In-memory and large memory compute - and useful Julia features?

Following the discussion on posits, I would like to explore another topic. Perhaps there is a better place for this, however I do find the community here helpful and ‘sparky’.
I Also have probably said the same things in other posts.
In the past, when working on meshing of large models and partitioning them to run CFD models is struck me that perhaps software developers start with a small model, and allocate arrays to contain the whole model and process it. Out in the wild, engineers will always want to push the boundaries and will demand smaller cell sizes/larger models. This leads to systems with larger and larger RAM - which are available these days but terabyte sized memory systems still cost lots. Also power is needed for DDR memory - it is continually refreshed and just look at the heatsinks on your RAM chips.
We have a new generation of storage class memory (Intel Optane) and NVMe storage which are giving new layers in the storage hierarchy.

I should ask a Julia specific here - what features of Julia can help developers think beyond “dimension an array big enough to hold everything in RAM”
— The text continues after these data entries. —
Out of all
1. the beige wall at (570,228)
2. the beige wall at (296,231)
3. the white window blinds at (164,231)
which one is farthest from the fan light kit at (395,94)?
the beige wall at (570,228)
I will kick off by mentioning the reshape function. I guess this is not unique to Julia.
But the concept that you can form a ‘new’ array with a different ordering of dimensions yet still be using the same data block is pretty cool at least to me (*)

(*) I used to program in FORTRAN with COMMON blocks. I think similar things were achievable with them. But main memory was WAY more limited that today and any ‘tricks’ to save memory were gratefully received. 4MB of memory in a mainframe anyone?